▸ **Brief**
Track down every line below that holds "frames" and copy it.

(Dataset excerpts)
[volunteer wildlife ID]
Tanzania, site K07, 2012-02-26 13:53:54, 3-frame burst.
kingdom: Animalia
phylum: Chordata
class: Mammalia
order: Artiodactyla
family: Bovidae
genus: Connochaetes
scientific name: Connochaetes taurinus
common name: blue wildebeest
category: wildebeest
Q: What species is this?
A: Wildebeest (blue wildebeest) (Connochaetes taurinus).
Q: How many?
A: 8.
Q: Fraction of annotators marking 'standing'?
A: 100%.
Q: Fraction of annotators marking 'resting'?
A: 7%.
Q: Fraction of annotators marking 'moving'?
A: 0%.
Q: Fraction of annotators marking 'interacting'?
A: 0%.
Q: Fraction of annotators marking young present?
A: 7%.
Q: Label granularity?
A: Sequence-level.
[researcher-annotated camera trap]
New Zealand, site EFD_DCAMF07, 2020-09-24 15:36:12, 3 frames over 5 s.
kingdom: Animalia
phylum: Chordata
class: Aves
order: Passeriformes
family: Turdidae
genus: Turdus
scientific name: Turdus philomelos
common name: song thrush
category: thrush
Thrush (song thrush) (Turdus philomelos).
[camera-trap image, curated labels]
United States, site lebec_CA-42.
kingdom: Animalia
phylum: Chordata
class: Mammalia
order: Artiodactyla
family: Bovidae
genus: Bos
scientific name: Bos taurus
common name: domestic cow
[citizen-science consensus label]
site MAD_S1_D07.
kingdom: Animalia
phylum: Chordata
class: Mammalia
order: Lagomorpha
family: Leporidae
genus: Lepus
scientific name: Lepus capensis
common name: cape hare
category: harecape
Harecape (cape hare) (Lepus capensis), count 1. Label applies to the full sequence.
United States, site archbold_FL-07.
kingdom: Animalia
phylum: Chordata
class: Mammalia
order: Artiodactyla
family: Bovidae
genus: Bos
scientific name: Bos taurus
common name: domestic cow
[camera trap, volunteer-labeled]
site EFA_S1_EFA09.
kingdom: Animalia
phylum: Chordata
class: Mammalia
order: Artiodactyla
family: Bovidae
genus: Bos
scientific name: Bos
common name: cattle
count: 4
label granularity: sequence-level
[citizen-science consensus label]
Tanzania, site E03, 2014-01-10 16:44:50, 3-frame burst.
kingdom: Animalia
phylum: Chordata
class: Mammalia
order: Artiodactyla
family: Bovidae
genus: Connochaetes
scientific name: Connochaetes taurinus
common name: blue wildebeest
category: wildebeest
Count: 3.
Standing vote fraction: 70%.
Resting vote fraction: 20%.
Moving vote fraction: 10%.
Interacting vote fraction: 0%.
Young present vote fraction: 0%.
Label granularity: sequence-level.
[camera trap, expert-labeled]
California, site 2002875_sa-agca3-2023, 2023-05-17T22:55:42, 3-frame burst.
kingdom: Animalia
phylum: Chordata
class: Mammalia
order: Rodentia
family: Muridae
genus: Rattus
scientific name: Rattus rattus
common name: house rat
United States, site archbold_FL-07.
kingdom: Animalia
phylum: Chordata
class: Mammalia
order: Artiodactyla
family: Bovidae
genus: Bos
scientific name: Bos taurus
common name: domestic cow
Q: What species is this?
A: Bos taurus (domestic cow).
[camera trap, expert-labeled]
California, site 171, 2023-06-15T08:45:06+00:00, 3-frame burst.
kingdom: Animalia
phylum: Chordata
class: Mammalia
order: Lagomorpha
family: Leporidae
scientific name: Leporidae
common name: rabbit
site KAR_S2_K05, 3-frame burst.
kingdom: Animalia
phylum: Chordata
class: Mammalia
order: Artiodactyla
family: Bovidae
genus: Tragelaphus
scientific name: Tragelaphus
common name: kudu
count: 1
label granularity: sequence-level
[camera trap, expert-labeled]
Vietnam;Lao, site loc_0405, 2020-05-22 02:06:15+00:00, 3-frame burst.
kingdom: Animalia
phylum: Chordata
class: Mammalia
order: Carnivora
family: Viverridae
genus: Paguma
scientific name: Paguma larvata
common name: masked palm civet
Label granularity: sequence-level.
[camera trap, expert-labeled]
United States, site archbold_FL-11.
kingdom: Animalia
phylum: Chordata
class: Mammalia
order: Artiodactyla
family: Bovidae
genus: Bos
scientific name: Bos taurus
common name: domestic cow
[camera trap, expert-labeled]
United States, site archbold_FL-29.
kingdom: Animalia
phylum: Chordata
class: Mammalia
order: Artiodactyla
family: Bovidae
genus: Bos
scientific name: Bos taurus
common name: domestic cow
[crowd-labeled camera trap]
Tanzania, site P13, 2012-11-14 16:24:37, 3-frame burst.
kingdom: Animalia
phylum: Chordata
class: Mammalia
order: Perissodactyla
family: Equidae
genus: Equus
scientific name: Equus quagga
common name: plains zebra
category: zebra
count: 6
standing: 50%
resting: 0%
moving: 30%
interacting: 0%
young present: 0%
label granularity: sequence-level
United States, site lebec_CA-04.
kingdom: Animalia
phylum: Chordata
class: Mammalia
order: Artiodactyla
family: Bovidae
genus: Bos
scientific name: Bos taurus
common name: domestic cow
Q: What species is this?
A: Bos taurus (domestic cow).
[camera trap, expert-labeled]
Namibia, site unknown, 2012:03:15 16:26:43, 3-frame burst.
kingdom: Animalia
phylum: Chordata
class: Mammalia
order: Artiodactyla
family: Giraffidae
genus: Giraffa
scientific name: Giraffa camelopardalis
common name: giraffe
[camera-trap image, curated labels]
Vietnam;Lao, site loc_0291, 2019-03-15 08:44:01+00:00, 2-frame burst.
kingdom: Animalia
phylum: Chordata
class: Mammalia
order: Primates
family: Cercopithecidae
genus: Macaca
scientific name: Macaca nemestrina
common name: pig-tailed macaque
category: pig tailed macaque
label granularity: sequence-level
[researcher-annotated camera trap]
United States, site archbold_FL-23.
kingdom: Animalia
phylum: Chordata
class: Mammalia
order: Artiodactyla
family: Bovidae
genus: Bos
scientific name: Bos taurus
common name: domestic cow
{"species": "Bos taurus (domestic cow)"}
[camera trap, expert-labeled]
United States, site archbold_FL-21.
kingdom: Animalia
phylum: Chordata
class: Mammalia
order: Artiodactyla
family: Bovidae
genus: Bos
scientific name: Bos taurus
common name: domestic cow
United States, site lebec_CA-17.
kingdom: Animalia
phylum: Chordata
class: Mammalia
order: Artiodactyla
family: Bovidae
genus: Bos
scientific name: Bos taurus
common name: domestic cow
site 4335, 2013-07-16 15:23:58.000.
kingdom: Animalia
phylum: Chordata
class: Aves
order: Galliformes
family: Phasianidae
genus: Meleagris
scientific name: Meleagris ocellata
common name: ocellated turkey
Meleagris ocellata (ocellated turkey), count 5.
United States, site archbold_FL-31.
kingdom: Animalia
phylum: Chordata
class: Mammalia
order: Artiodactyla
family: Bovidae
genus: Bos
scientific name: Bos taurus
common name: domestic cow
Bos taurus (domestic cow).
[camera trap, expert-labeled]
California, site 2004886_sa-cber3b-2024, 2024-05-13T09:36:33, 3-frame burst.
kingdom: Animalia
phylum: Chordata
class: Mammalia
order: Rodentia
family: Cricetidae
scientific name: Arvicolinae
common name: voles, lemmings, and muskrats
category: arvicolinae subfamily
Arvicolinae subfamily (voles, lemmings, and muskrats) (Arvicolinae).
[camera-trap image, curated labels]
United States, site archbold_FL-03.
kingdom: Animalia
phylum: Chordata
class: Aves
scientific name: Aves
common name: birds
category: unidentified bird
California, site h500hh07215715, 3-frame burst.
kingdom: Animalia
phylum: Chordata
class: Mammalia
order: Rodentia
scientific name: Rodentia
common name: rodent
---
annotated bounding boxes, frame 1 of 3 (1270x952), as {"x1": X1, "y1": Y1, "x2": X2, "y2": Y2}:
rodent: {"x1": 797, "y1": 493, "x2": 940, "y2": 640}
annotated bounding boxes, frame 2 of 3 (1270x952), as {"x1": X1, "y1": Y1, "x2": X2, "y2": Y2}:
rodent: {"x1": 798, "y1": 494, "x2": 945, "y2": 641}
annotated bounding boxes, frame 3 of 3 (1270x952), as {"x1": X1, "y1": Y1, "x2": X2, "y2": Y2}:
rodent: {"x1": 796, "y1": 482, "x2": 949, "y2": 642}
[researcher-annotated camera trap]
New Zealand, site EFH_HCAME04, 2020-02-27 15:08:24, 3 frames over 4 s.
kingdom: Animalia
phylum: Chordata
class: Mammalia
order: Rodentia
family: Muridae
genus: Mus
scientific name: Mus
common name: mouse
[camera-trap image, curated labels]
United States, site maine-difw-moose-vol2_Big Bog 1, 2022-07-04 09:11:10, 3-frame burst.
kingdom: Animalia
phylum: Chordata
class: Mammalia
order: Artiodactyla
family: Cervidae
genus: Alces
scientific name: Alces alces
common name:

▸ **Output for this exercise**
New Zealand, site EFD_DCAMF07, 2020-09-24 15:36:12, 3 frames over 5 s.
New Zealand, site EFH_HCAME04, 2020-02-27 15:08:24, 3 frames over 4 s.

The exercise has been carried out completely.